▸ What the task requires
In the Pentecost homily on ecstasy, what did the homilist place in Brother Roger's hands?

▸ Extracted text

+-------+

On Ecstasy: A Homily for Pentecost

The Rev. Dr. Stuart Higginbotham

Pentecost, Year B

Ezekiel 37:1-14; Acts 2:1-21; St. John 15:26-27 & 16:4b-15

May 20, 2018

 

On Ecstasy

 

Image result for brother roger of taize

 

I will never forget Brother Roger’s eyes.  They were the most incredible, sparkling blue.  Deep, deep blue.  He sat there in his chair, in a simple white alb, toward the end of the Tuesday Evening Prayer service, available to meet anyone who wanted to come and say a prayer with him, meet him.  He was almost ninety years old at that point, so another brother helped him get to his chair.

I had arrived in Taize’ the monastic community not far from Cluny, in France, two days prior.  I had wanted to go to Taize’ for a few years, to spend a week there, soaking up the rhythm of the place, this community soaked in prayer and community.  It amazed me that three thousand or more youth and young people travelled there each week to share in daily prayer and Bible study.

When I walked up to Br. Roger that evening, I sat down next to him and placed a set of prayer beads I had made in his hands.  His face lit up.  Then, he reached out both arms, opening up.  I melted.  I knelt down next to this incredible man and put my head against his chest as he brought his arms around my shoulders, just holding me close to him, as he offered a prayer for me.  At one point it felt like I had even put my head in his lap, just being held.

+-------+

▸ Raw data
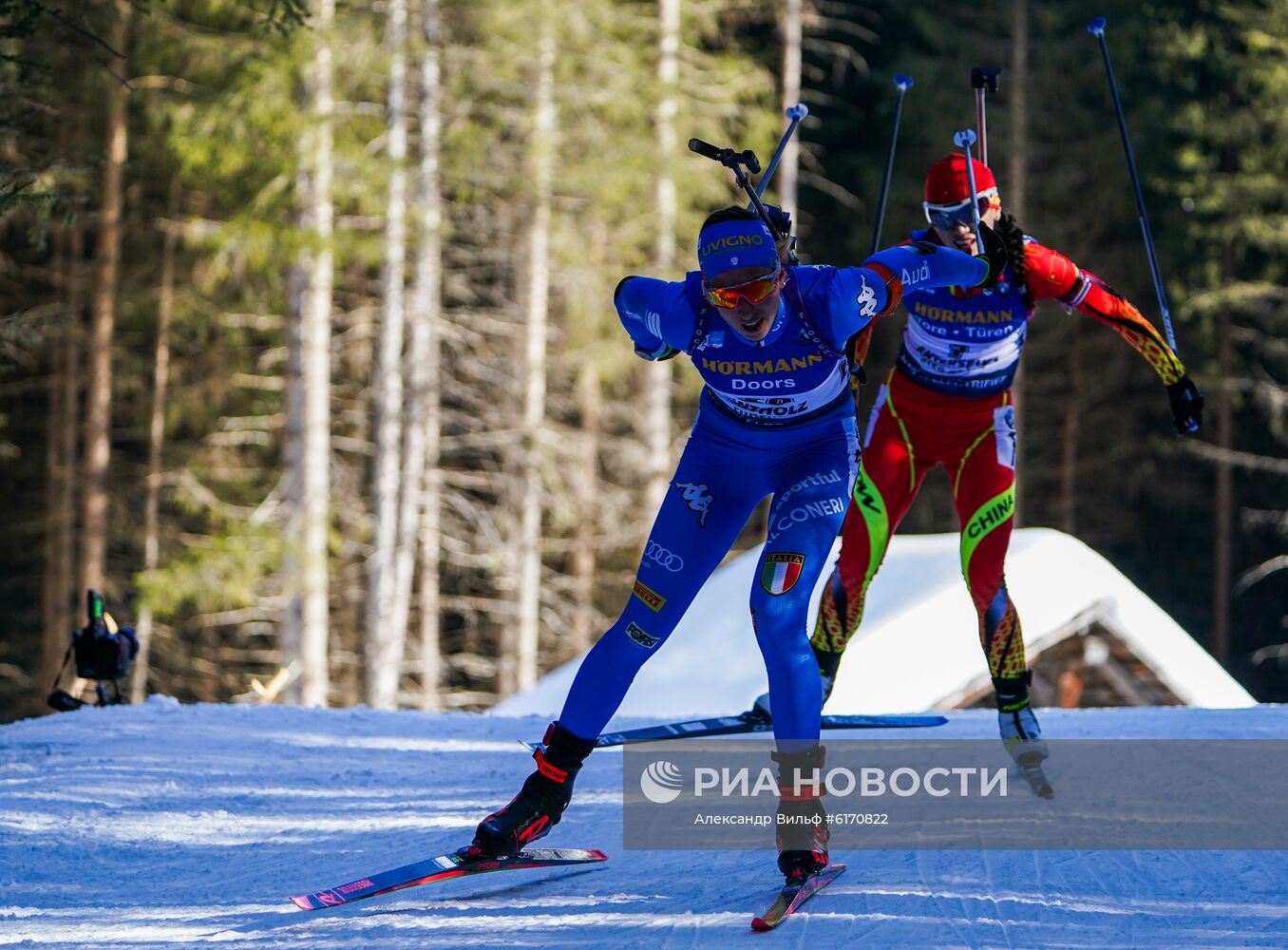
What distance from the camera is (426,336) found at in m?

+-------+

▸ Result of the exercise
A set of prayer beads the homilist had made.